Karin Lambrecht (Porto Alegre, RS, 1957). Lives and works in Porto Alegre.

For Karin Lambrecht, painting is action, is life and death; painting is a process, and action that gathers the body of thought. An artist from the 1980s generation, she had a special room at the 25th Biennial and participated in the iconic exhibition Como vai você, geração 80?, in 1984. In the same decade, she incorporated industrial waste into her paintings. In the early days of her career, Lambrecht reconceived the canvas and the way of painting – eliminating the frame, stitching the material, and using torn and burned canvas. Gestural abstraction, a characteristic of the 80s generation, represents the central axis; her works inhabit a space between painting and sculpture, speaking to Arte Povera, to Joseph Beuys, they are political but also corporeal.
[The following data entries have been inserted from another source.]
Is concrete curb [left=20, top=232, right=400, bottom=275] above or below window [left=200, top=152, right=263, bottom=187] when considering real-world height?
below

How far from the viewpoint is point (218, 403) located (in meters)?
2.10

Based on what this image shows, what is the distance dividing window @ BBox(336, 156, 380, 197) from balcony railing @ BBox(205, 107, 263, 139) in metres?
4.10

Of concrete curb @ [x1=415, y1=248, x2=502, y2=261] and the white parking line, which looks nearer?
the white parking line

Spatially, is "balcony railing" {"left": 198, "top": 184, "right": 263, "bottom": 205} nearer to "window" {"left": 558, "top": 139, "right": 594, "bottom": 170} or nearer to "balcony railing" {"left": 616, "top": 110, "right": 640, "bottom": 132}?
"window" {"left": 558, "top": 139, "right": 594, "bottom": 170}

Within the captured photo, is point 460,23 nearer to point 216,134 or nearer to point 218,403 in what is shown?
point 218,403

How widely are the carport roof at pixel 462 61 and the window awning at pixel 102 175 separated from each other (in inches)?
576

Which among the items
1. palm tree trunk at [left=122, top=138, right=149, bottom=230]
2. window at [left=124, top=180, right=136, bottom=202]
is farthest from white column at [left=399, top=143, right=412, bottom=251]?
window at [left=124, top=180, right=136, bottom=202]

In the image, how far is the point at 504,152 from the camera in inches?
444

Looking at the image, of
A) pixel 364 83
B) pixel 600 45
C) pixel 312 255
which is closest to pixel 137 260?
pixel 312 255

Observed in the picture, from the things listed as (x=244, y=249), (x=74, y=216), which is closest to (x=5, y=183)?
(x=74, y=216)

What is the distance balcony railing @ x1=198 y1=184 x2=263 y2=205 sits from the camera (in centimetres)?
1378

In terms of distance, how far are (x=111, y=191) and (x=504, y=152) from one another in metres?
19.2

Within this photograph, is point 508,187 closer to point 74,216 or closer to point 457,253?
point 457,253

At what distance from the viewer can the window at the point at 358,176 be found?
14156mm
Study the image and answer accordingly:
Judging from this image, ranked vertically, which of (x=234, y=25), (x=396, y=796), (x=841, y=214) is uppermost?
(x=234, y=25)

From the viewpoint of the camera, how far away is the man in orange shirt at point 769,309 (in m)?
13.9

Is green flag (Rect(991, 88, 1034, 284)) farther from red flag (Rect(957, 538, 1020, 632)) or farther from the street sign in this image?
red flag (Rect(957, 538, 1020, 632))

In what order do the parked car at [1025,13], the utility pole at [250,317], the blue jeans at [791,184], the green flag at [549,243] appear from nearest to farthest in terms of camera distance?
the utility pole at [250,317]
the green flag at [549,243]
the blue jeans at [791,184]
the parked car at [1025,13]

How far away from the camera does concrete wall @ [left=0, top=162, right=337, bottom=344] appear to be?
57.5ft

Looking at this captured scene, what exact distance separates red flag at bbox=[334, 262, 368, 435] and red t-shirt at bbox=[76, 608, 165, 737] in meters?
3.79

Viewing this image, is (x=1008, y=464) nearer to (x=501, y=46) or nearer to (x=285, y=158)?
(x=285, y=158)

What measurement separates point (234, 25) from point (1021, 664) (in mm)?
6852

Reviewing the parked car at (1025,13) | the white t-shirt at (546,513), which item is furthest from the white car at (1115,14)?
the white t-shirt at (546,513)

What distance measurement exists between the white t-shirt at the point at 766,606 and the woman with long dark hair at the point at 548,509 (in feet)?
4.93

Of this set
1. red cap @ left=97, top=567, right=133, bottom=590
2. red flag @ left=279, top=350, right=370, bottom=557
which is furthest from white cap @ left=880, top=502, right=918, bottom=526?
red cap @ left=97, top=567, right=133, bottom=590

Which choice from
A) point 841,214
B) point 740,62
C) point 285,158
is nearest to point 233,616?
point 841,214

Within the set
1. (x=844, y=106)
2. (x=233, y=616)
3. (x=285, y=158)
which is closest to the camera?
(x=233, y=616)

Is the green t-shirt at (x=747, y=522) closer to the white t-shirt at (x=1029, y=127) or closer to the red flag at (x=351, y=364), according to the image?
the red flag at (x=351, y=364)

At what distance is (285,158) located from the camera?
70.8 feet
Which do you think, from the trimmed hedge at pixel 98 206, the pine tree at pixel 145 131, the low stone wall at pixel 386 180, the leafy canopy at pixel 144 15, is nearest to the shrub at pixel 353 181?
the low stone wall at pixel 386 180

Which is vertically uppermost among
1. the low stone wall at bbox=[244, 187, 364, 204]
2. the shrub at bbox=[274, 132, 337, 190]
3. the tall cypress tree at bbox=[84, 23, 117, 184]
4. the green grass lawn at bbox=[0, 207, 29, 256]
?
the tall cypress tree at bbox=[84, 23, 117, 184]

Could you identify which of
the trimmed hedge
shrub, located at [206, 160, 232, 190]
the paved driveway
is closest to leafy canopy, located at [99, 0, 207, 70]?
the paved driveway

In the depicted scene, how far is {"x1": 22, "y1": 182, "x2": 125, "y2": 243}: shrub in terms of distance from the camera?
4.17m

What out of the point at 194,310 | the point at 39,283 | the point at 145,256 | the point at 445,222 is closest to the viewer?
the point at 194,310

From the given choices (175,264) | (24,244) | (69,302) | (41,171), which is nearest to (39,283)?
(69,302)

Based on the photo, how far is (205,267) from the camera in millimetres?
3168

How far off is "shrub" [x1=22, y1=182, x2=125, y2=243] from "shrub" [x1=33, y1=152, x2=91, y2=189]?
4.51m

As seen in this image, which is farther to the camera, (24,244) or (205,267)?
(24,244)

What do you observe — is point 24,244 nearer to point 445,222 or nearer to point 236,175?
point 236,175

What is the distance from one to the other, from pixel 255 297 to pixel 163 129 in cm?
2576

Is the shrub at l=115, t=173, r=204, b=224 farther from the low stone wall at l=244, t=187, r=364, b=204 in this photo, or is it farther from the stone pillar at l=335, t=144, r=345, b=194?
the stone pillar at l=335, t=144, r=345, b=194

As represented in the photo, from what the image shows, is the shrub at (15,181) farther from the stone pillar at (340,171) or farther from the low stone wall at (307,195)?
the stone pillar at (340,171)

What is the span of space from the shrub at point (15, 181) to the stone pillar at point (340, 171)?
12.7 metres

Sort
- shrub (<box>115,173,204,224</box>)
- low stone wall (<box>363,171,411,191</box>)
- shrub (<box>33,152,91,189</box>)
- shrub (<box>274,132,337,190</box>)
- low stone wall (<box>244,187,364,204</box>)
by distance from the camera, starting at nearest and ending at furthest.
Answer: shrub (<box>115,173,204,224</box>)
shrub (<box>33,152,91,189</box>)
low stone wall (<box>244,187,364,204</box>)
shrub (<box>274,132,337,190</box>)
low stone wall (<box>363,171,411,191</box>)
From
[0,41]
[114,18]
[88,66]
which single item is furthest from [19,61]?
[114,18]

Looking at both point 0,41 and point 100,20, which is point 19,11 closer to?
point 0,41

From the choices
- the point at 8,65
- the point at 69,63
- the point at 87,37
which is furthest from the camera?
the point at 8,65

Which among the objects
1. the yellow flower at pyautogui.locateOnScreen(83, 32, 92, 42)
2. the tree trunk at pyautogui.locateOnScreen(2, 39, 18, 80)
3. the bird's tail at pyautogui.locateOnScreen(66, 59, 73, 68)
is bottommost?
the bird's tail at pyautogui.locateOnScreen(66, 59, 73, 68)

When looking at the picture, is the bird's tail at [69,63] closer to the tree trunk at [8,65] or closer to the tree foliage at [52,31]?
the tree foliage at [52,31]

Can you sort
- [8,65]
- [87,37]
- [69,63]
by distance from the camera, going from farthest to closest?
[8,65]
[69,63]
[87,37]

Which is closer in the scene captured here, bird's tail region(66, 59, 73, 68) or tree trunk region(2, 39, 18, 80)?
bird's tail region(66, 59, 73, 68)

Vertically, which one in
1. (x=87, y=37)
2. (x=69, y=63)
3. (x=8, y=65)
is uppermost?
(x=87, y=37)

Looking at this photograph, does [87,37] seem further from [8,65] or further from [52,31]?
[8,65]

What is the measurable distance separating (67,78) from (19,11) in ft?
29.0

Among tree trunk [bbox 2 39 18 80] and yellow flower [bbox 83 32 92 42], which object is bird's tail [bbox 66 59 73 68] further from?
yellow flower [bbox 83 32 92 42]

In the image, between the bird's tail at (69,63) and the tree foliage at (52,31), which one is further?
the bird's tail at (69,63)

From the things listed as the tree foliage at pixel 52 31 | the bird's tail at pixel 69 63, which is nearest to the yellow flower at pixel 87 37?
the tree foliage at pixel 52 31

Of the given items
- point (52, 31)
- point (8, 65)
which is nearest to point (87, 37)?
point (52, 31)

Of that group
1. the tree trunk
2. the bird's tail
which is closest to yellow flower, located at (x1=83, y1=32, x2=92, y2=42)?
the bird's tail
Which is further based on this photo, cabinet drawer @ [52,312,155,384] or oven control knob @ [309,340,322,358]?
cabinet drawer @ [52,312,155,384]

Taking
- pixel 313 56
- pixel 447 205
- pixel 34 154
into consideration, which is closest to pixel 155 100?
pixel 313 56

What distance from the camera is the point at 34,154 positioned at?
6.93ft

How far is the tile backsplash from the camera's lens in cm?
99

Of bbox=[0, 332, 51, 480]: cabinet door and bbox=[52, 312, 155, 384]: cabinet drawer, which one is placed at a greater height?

The volumes weigh like a body, the boundaries or negations of spaces dialogue with the scale. In the 1990s, the artist began to incorporate organic materials into her paintings, such as earth and blood, which dictate the recurrent tones. The reddish tone of life, and also of death, is repeated, and when exposed to the weather the works incorporate nature's contribution, it's time and cycles. There are recurrent symbols in her work, like crosses, spilt animal blood, references to the body: vehicles for the spectator’s identification with the work. Throughout Karin Lambrecht’s career, time has been understood as a vital condition of art. In the installation 9 de agosto de 1949, dia e noite, Camus em Porto Alegre (9 August 1949, day and night, Camus in Porto Alegre) (2008), this matter reaches its summit, revering the existentialist philosopher.